House of Leaves is never going to be an ebook (worth reading), either. There are things you can do on the printed page that just don't translate to screen. (The children's book industry is never going to transfer to pixels, not even if we start teaching in Kindergarten with an e-ink tablet per child.)
OTOH, screen tech can let us do things that the printed page doesn't allow. The most obvious is multimedia, followed by animated images; those have been co-opted by advertisers so strongly that people flinch from them without thinking how they could enhance books.
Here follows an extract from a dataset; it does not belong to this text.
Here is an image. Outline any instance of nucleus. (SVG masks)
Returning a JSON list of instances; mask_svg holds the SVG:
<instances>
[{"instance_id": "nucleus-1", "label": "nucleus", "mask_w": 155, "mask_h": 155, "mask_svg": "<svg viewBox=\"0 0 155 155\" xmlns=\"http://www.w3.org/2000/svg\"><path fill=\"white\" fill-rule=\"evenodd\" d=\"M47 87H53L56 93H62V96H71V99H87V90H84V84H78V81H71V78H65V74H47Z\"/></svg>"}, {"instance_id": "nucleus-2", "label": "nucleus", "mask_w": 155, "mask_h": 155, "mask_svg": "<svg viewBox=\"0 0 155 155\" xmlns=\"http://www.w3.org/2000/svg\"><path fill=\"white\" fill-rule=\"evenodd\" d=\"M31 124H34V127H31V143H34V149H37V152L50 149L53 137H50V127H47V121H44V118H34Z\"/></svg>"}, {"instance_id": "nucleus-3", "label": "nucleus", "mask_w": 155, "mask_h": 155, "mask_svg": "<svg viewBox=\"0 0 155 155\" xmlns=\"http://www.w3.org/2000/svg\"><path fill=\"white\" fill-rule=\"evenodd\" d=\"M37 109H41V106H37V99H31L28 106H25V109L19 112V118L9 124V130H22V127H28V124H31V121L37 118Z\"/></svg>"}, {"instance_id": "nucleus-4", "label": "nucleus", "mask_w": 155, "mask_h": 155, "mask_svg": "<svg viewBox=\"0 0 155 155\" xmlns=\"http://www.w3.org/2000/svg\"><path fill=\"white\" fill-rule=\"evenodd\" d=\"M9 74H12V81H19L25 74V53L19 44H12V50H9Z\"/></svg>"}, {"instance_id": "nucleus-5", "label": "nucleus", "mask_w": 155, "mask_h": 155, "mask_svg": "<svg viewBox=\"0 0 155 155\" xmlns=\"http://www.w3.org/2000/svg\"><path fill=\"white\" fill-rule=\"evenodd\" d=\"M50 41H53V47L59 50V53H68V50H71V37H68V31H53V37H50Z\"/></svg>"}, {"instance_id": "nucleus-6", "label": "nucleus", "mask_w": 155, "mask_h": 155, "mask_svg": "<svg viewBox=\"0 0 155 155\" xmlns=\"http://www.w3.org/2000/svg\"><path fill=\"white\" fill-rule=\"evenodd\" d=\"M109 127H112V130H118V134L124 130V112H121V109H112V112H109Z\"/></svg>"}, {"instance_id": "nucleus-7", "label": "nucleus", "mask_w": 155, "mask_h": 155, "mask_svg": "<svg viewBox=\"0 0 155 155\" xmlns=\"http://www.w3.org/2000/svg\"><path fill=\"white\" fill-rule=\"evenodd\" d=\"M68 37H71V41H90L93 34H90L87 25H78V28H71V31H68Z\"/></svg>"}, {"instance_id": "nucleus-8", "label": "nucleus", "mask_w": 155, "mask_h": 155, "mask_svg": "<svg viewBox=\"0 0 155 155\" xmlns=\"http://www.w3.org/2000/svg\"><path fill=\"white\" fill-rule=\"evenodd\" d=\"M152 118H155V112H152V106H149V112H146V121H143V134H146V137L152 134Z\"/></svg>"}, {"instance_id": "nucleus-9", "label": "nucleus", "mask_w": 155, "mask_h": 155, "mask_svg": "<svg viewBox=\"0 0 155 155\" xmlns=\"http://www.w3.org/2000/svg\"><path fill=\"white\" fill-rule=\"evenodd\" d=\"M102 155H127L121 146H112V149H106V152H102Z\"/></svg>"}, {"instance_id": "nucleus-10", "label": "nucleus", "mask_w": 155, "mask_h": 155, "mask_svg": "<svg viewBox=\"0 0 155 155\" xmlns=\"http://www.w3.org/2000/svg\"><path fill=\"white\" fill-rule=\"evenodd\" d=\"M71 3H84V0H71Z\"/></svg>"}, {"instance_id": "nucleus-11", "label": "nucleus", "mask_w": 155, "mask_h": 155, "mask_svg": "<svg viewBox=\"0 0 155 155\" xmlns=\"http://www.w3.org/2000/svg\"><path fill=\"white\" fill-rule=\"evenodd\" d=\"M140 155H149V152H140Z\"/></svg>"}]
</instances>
But there are page-linking possibilities that are a hassle on paper--the "Choose Your Own Adventure" series would make excellent ebooks.
References that link to other books in your library are (theoretically) possible: download a "Critical Analysis of Shakespeare's Rhymes" book, and attached is a free Gutenberg copy of the sonnets and several plays, and the reader can bounce between them. (A print book could easily include all 150 sonnets, but not six or seven plays, without drastically increasing the price.)
Keyword bookmarking is possible, so you could click to show a list of all passages you've tagged as "political theory." Dictionary support and annotations are already common features. "Puzzle" books are possible, where clues in the text lead to clicking on certain words in certain orders, to get more clues, to eventually lead to a hidden prize.
There's so much that could be done with ebooks that it seems odd to focus on getting them to look more like printed books. (Especially considering the drop in typgraphic quality that's happened to print since word processors became common.)